Ingredients (Serves approx 12):
- 6 egg yolks
- 2 cans of coconut cream - full fat - chilled and separated (see NOTE above)
- 2 cups of coconut milk - This time I used the Vitasoy Unsweetened COCO-NUT milk, but I also highly recommend the Little Island Coconut Milk.
- 1/2 cup caster sugar
- 1 whole pineapple, peeled, cored, and chopped into bite sized chunks - If not in season you could use 2 tins of pineapple pieces instead.
- 2 cups of Golden Circle Pine Coconut Fruit Drink - alternatively pineapple juice can be used, but will be a little sweeter
- 3/4 cup of Malibu Coconut Rum
- 1 large pre-made sponge cake - I used one that was approx 30 x 18 x 8cm * Note: Store bought sponge may not be dairy free if this is a requirement.
First prepare the coconut custard. This can be done a day or two in advance, and needs to be done early so that it has time to cool thoroughly before assembling the trifle.
In a large saucepan whisk the egg yolks, sugar, coconut liquid from the canned coconut cream and additional coconut milk. Place on a medium-low heat and whisk constantly for about 10 minutes till custard begins to thicken. The time will vary depending on your stove top, but be sure to whisk or stir so that it does not stick to the bottom. Once it begins to thicken remove from the heat. You can aid the cooling by placing the whole saucepan into a sink filled with cold water so that the water comes midway up the side of the saucepan. Otherwise leave to cool to room temperature before transferring to the fridge to cool further.
Prepare the pineapple by peeling, coring, and chopping into bite-sized chunks.
Prepare the remaining chilled coconut cream from the cans by whisking till smooth. I sweetened and thinned mine a little by adding a splash of the Pine Coconut juice till it was the desired consistency.
Prepare the liquid by combining the Pine Coconut Fruit Drink and the Malibu Coconut Rum in a jug.
To assemble the trifle place a layer of sponge cake into the base of a large glass trifle bowl.
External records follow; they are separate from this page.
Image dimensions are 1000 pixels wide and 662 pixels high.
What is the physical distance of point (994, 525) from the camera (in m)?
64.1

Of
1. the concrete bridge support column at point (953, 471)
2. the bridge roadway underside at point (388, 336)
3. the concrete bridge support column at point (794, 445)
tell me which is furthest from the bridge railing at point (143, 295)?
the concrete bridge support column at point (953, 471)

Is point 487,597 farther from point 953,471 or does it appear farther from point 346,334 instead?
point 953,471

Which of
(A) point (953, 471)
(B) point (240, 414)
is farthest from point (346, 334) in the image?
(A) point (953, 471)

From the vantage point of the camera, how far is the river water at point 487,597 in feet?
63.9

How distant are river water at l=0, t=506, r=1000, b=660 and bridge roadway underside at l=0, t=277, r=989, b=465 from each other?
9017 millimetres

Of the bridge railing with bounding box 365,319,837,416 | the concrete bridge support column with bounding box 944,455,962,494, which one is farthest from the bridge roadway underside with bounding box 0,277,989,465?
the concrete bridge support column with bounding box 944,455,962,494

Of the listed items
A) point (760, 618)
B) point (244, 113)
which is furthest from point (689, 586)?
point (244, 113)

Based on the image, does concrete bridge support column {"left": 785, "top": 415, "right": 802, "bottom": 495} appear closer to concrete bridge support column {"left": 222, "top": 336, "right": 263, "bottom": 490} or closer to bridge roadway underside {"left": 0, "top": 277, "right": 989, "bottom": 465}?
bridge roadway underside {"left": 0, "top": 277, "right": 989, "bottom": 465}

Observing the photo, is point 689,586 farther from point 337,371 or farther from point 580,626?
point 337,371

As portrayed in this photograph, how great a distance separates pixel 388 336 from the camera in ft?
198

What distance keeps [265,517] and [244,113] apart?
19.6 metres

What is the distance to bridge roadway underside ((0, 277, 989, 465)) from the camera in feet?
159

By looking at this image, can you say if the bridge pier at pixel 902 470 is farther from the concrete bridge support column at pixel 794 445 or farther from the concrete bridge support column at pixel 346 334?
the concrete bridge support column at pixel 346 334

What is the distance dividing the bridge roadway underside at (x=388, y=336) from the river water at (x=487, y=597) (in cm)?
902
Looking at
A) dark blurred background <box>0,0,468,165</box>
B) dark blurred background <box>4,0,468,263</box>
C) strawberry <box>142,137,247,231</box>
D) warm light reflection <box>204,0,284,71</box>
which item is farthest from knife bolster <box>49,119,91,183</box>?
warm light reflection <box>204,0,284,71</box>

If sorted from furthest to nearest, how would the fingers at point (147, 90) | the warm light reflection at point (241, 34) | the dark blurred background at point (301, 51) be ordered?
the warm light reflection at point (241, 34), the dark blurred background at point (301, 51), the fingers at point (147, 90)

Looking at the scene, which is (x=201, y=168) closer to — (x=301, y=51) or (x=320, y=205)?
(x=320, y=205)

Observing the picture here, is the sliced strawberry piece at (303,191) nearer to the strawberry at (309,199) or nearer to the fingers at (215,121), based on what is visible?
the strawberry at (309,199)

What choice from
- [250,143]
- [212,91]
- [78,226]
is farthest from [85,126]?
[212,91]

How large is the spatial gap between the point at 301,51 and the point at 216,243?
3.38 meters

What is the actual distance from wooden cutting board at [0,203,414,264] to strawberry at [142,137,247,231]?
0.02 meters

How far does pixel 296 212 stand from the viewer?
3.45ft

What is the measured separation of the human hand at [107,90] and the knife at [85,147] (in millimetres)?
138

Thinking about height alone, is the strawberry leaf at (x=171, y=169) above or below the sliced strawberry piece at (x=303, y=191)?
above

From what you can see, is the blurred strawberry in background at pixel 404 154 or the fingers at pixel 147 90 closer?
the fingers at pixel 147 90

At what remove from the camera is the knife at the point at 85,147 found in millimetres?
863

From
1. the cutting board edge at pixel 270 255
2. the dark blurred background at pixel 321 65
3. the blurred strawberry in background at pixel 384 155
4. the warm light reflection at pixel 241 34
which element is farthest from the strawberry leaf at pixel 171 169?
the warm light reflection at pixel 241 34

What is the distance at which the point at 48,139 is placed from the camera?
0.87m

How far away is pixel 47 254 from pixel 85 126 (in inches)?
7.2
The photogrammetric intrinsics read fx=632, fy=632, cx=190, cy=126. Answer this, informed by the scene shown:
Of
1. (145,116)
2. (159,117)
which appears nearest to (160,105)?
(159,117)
I broke the sponge into pieces to make it fit snugly into the bowl. Pour 1/3 of the liquid mixture over the sponge then top with half of the chopped pineapple chunks. Next pour over 1/3 of the custard. Repeat, layering sponge, juice, pineapple, custard, sponge, juice, custard and finally top with the coconut cream.
I used two spoons to shape the coconut cream into quenelles to decorate the top, then finished it off with a scatter of finely chopped leftover pineapple and sprig of mint. Alternatively you can as I mentioned above thin your coconut cream with a little juice so it's more spreadable to cover the top completely.